Both trees and shrubs (such as roses) and ornamental grasses (such as pampas and northern sea oats) benefit from pruning in late winter. Trees are dormant in late winter, so pruning will minimize shock and help the tree recover faster. Ornamental grasses should be trimmed just before new growth occurs in springtime. By delaying pruning until late winter, you avoid damage by harsh winter cold and provide visual interest to your winter garden throughout the majority of the season.
Put on protective clothing including long sleeves, long pants, sturdy work boots and heavy gloves. If you are pruning a tree, add a hard hat to this protective clothing. Many ornamental grasses such pennisetum and miscanthus have razor-sharp blades that can injure you when you cut them, while roses and other shrubs have thorns. Protective clothing will help you avoid injury. Additionally, a hard hat will protect you from falling debris when you prune limbs from an ornamental tree.

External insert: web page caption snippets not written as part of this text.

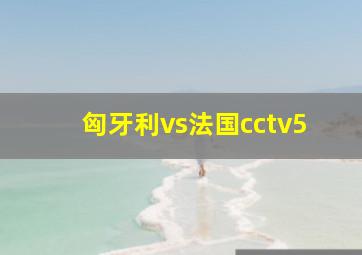 匈牙利vs法国cctv5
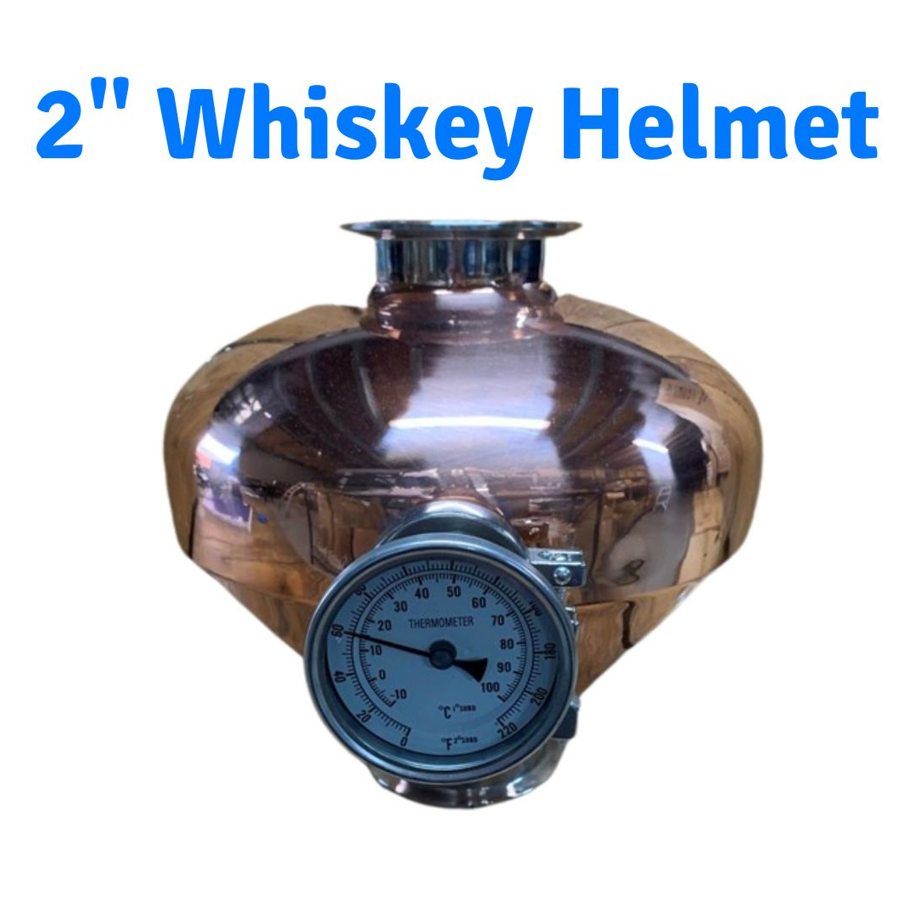 Type A Copper: 2″ Copper Whiskey Helmet – 99.9% Pure Copper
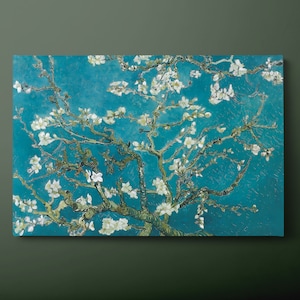 The Blossoming Almond Tree Canvas Wall Art, Vincent Van Gogh Canvas Print, Famous Van Gogh Canvas Painting, Ready to Hang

Sharpen your pruning tools prior to using them by drawing a whetstone along the length of the blade. Tools for pruning trees, shrubs and ornamental grasses include hand shears, branch loppers, a hand saw and a pole saw.
Prepare a sterilizing solution containing one part bleach and nine parts water. Soak a cloth with this solution and wipe the blades of your tools in between pruning each plant or after removing any diseased plant parts in order to halt the spread of diseases.
Use the pruning tool best suited for the piece of plant you plan to remove. Hand shears are perfect for plant parts smaller in diameter than a pencil. Branch loppers are suited for plant pieces smaller than 2 inches in diameter. Hand saws or pole saws are ideal for plant parts that are 6 inches in diameter or less.
Remove all dead plant parts first. For ornamental grasses, this will constitute the majority of trimming. Grasses such as pampas may require trimming to the ground, while a plant such as monkey grass may only need slight trimming.
Take off any weak or broken branches, or plant stems that grow too closely together. You should also remove any branches that grow toward the center of your plant.
Excise any diseased plant pieces and tiny offshoots from the base of the plant that would steal the plant's energy. These tiny shoots are known as suckers.
Thin plants with bushy growth by removing one-third of the weakest growth from the canopy to let light into the heart of the plant. Shorten the limbs of plants that have grown too tall in a process known as heading back. Cut each plant back to a bud or stem that will sprout a new branch.